• [AIM OF THE TASK]
Restate the full listing word for word and leave the pictures out.

Image and question records
# # # # # # #

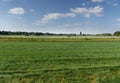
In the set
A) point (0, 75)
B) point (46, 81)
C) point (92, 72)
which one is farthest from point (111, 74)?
point (0, 75)

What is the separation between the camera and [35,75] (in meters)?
12.9

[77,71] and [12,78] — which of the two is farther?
[77,71]

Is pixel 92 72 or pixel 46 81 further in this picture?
pixel 92 72

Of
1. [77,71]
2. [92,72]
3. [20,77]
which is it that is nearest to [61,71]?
[77,71]

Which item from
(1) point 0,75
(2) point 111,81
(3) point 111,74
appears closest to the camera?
(2) point 111,81

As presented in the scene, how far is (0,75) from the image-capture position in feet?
41.8

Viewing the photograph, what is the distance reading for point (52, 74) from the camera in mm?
13312

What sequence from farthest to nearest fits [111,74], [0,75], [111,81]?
[111,74] → [0,75] → [111,81]

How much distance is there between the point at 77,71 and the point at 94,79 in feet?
6.73

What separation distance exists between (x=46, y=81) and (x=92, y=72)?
3.42m

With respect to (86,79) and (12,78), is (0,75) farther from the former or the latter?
(86,79)

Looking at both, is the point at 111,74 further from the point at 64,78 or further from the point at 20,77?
the point at 20,77

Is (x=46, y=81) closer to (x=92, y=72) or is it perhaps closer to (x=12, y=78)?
(x=12, y=78)

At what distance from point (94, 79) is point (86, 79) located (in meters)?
0.45
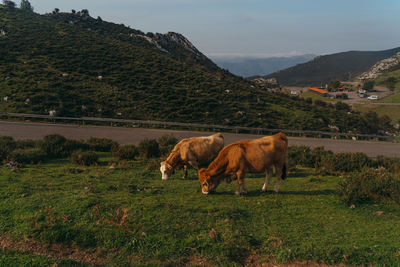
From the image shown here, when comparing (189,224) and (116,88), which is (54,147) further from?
(116,88)

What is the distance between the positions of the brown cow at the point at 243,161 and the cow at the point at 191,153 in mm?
2749

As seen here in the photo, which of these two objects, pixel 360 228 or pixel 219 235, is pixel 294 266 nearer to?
pixel 219 235

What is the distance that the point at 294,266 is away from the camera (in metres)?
5.92

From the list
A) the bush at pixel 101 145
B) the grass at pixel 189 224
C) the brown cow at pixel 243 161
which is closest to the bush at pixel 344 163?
the grass at pixel 189 224

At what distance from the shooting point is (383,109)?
97.2 meters

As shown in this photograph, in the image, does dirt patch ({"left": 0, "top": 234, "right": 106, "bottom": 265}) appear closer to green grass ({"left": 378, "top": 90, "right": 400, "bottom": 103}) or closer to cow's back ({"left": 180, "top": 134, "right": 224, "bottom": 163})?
cow's back ({"left": 180, "top": 134, "right": 224, "bottom": 163})

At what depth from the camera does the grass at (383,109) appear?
89.2 meters

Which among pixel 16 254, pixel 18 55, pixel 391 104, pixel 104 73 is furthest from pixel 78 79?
pixel 391 104

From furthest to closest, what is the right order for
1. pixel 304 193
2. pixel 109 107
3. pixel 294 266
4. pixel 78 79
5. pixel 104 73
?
pixel 104 73, pixel 78 79, pixel 109 107, pixel 304 193, pixel 294 266

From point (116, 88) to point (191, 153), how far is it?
3372 cm

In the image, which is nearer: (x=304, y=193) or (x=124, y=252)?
(x=124, y=252)

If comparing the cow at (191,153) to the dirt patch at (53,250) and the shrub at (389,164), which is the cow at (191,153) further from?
the shrub at (389,164)

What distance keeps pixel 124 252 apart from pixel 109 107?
109ft

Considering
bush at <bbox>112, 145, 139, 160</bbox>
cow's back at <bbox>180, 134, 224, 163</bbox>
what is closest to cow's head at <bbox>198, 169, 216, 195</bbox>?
cow's back at <bbox>180, 134, 224, 163</bbox>
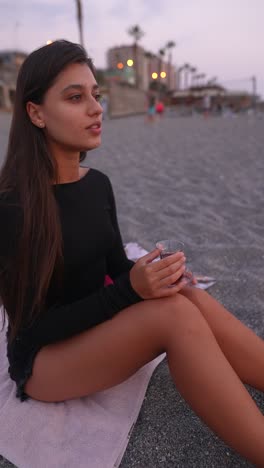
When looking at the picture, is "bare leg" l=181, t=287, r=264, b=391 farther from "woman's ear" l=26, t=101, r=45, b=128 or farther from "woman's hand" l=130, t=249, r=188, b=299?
"woman's ear" l=26, t=101, r=45, b=128

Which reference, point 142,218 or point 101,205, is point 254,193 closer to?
point 142,218

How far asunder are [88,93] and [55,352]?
103 centimetres

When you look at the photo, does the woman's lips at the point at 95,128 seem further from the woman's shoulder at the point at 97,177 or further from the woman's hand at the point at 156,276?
the woman's hand at the point at 156,276

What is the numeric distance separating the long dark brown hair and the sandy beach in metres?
0.77

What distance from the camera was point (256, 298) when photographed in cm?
258

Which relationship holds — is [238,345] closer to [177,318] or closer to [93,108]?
[177,318]

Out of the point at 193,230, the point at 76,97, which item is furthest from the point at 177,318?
the point at 193,230

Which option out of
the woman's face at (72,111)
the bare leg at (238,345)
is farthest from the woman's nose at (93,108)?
the bare leg at (238,345)

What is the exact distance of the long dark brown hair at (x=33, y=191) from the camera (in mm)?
1380

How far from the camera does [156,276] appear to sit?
136cm

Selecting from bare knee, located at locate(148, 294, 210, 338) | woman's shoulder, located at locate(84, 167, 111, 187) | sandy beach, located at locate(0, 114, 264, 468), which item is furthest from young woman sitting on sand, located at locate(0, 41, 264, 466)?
sandy beach, located at locate(0, 114, 264, 468)

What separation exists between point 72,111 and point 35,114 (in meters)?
0.15

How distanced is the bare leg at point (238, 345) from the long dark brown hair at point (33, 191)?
68 centimetres

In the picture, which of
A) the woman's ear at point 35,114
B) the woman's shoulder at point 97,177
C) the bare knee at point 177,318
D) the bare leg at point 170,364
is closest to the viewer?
the bare leg at point 170,364
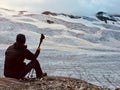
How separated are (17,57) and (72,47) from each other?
89.3ft

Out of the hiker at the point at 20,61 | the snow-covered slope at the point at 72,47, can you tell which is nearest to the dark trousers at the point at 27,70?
the hiker at the point at 20,61

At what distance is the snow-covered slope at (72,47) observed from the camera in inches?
744

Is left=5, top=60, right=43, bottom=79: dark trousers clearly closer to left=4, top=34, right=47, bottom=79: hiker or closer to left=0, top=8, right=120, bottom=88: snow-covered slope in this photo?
left=4, top=34, right=47, bottom=79: hiker

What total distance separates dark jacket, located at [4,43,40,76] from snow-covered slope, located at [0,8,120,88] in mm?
4464

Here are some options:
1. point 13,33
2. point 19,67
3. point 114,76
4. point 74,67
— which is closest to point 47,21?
point 13,33

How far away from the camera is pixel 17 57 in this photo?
10164mm

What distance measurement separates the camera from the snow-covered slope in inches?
744

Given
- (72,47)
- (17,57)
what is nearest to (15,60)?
(17,57)

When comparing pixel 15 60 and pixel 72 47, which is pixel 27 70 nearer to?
pixel 15 60

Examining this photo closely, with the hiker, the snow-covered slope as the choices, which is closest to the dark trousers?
the hiker

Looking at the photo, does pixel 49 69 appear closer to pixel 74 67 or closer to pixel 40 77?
pixel 74 67

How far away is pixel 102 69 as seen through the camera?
787 inches

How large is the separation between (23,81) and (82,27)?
45.9m

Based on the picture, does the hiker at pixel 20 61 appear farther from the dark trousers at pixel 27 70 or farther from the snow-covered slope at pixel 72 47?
Result: the snow-covered slope at pixel 72 47
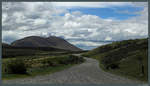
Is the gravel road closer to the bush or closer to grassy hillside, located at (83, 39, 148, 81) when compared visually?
grassy hillside, located at (83, 39, 148, 81)

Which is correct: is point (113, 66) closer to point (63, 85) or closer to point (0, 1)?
point (63, 85)

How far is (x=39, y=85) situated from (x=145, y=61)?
89.5 ft

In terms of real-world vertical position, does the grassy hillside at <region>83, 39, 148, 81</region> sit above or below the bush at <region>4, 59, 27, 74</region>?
below

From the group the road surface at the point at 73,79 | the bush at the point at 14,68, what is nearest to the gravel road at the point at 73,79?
the road surface at the point at 73,79

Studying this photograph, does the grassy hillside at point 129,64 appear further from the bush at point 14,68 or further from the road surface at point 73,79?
the bush at point 14,68

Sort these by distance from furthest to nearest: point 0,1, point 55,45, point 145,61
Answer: point 55,45
point 145,61
point 0,1

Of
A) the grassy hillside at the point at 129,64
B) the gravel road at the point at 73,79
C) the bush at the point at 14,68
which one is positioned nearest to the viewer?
the gravel road at the point at 73,79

# # # # # # #

• [RESULT OF THE EXERCISE]
In the set
A) point (0, 75)
B) point (46, 81)
C) point (92, 72)
which one is farthest from point (111, 74)?
point (0, 75)

What is the separation between the camera and [35,75] (in meters)?
12.9

[77,71] and [12,78] — which of the two is farther?
[77,71]

Is pixel 92 72 or pixel 46 81 further in this picture?
pixel 92 72

Of
1. [77,71]
2. [92,72]
3. [20,77]
which is it that is nearest to [61,71]?
[77,71]

Which item from
(1) point 0,75
(2) point 111,81
(3) point 111,74
appears closest to the camera?
(2) point 111,81

As presented in the scene, how far is (0,75) from the image-capture position in feet?
41.8

Viewing the photograph, what is the distance reading for point (52, 74) from the camera in mm?
13312

What sequence from farthest to nearest fits [111,74], [0,75], [111,81]?
[111,74] → [0,75] → [111,81]

How much distance is there between the point at 77,71 and the point at 94,79 in feet?
6.73

What separation distance exists between (x=46, y=81) and (x=92, y=72)?
3.42m

With respect to (86,79) and (12,78), is (0,75) farther from the former or the latter?
(86,79)

Looking at both, is the point at 111,74 further from the point at 64,78 or further from the point at 20,77?
the point at 20,77

Is (x=46, y=81) closer to (x=92, y=72) or is it perhaps closer to (x=12, y=78)?
(x=12, y=78)

At what distance from point (94, 79) is point (86, 79) located (in meters)?
0.45
From the image shown here, when comparing (189,224) and (116,88), which is (54,147) further from?
(116,88)

What is the distance between the positions of the brown cow at the point at 243,161 and the cow at the point at 191,153 in mm?
2749

As seen here in the photo, which of these two objects, pixel 360 228 or pixel 219 235, is pixel 294 266 nearer to?
pixel 219 235

What is the distance that the point at 294,266 is away from the camera (in metres)?
5.92

From the list
A) the bush at pixel 101 145
B) the grass at pixel 189 224
C) the brown cow at pixel 243 161
which is closest to the bush at pixel 344 163?
the grass at pixel 189 224

At what distance from the shooting point is (383,109)?
97.2 meters

As shown in this photograph, in the image, does dirt patch ({"left": 0, "top": 234, "right": 106, "bottom": 265}) appear closer to green grass ({"left": 378, "top": 90, "right": 400, "bottom": 103}) or closer to cow's back ({"left": 180, "top": 134, "right": 224, "bottom": 163})?
cow's back ({"left": 180, "top": 134, "right": 224, "bottom": 163})

At what depth from the camera does the grass at (383,109) appear?
89.2 meters

Which among pixel 16 254, pixel 18 55, pixel 391 104, pixel 104 73 is furthest from pixel 78 79?
pixel 391 104

From furthest to closest, what is the right order for
1. pixel 304 193
2. pixel 109 107
3. pixel 294 266
4. pixel 78 79
5. pixel 104 73
?
pixel 104 73, pixel 78 79, pixel 109 107, pixel 304 193, pixel 294 266

From point (116, 88) to point (191, 153), how far is it?
3372 cm

In the image, which is nearer: (x=304, y=193) or (x=124, y=252)?
(x=124, y=252)

If comparing the cow at (191,153) to the dirt patch at (53,250) and the shrub at (389,164), which is the cow at (191,153) further from?
the shrub at (389,164)

What distance keeps pixel 124 252 apart from pixel 109 107?
109ft

Considering
bush at <bbox>112, 145, 139, 160</bbox>
cow's back at <bbox>180, 134, 224, 163</bbox>
what is closest to cow's head at <bbox>198, 169, 216, 195</bbox>?
cow's back at <bbox>180, 134, 224, 163</bbox>
When looking at the picture, is "bare leg" l=181, t=287, r=264, b=391 farther from "woman's ear" l=26, t=101, r=45, b=128 or farther from "woman's hand" l=130, t=249, r=188, b=299?
"woman's ear" l=26, t=101, r=45, b=128

Which reference, point 142,218 or point 101,205, is point 254,193 closer to?
point 142,218

How far asunder are [88,93] and [55,352]?
103 centimetres

When you look at the photo, does the woman's lips at the point at 95,128 seem further from the woman's shoulder at the point at 97,177 or further from the woman's hand at the point at 156,276?
the woman's hand at the point at 156,276

What is the numeric distance separating the long dark brown hair and the sandy beach in metres?
0.77

What distance from the camera was point (256, 298) when photographed in cm?
258

Which relationship holds — is [238,345] closer to [177,318] or closer to [93,108]?
[177,318]

Out of the point at 193,230, the point at 76,97, which item is furthest from the point at 177,318?
the point at 193,230

Which option out of
the woman's face at (72,111)
the bare leg at (238,345)
is farthest from the woman's nose at (93,108)?
the bare leg at (238,345)

What is the exact distance of the long dark brown hair at (x=33, y=191) from the camera (in mm)?
1380

How far from the camera does [156,276] appear to sit?
136cm

Selecting from bare knee, located at locate(148, 294, 210, 338) | woman's shoulder, located at locate(84, 167, 111, 187) | sandy beach, located at locate(0, 114, 264, 468), which item is furthest from young woman sitting on sand, located at locate(0, 41, 264, 466)?
sandy beach, located at locate(0, 114, 264, 468)

What separation exists between point 72,111 and point 35,114 (in meters)?
0.15

How distanced is the bare leg at point (238, 345) from the long dark brown hair at point (33, 191)?
68 centimetres

In the picture, which of
A) the woman's ear at point 35,114
B) the woman's shoulder at point 97,177
C) the bare knee at point 177,318
D) the bare leg at point 170,364
is closest to the viewer?
the bare leg at point 170,364
How separated are (17,57) and (72,47) from each other?
89.3ft

Out of the hiker at the point at 20,61 | the snow-covered slope at the point at 72,47, can you tell which is nearest to the dark trousers at the point at 27,70?
the hiker at the point at 20,61

At what distance is the snow-covered slope at (72,47) observed from the camera in inches?
744

Is left=5, top=60, right=43, bottom=79: dark trousers clearly closer to left=4, top=34, right=47, bottom=79: hiker or closer to left=0, top=8, right=120, bottom=88: snow-covered slope in this photo?
left=4, top=34, right=47, bottom=79: hiker

What total distance separates dark jacket, located at [4,43,40,76] from snow-covered slope, located at [0,8,120,88] in mm?
4464

Here are some options:
1. point 13,33
2. point 19,67
3. point 114,76
4. point 74,67
— which is closest to point 47,21?
point 13,33

How far away from the camera is pixel 17 57 in this photo?
10164mm

What distance measurement separates the camera from the snow-covered slope in inches?
744

Given
- (72,47)
- (17,57)
what is nearest to (15,60)?
(17,57)

When comparing pixel 15 60 and pixel 72 47, which is pixel 27 70 nearer to?
pixel 15 60

Examining this photo closely, with the hiker, the snow-covered slope as the choices, which is closest to the dark trousers?
the hiker

Looking at the photo, does pixel 49 69 appear closer to pixel 74 67 or closer to pixel 40 77?
pixel 74 67

How far away is pixel 102 69 as seen through the camera?
787 inches

How large is the separation between (23,81) and (82,27)?
45.9m

Based on the picture, does the hiker at pixel 20 61 appear farther from the dark trousers at pixel 27 70 or farther from the snow-covered slope at pixel 72 47?
Result: the snow-covered slope at pixel 72 47
Is the gravel road closer to the bush or closer to grassy hillside, located at (83, 39, 148, 81) when compared visually?
grassy hillside, located at (83, 39, 148, 81)

Which is correct: is point (113, 66) closer to point (63, 85) or closer to point (0, 1)?
point (63, 85)

How far is (x=39, y=85) situated from (x=145, y=61)?
89.5 ft

In terms of real-world vertical position, does the grassy hillside at <region>83, 39, 148, 81</region> sit above or below the bush at <region>4, 59, 27, 74</region>?
below

From the group the road surface at the point at 73,79 | the bush at the point at 14,68, what is nearest to the gravel road at the point at 73,79?
the road surface at the point at 73,79

Studying this photograph, does the grassy hillside at point 129,64 appear further from the bush at point 14,68 or further from the road surface at point 73,79?
the bush at point 14,68

Sort these by distance from furthest to nearest: point 0,1, point 55,45, point 145,61
Answer: point 55,45
point 145,61
point 0,1

Of
A) the grassy hillside at the point at 129,64
B) the gravel road at the point at 73,79
C) the bush at the point at 14,68
which one is positioned nearest to the viewer?
the gravel road at the point at 73,79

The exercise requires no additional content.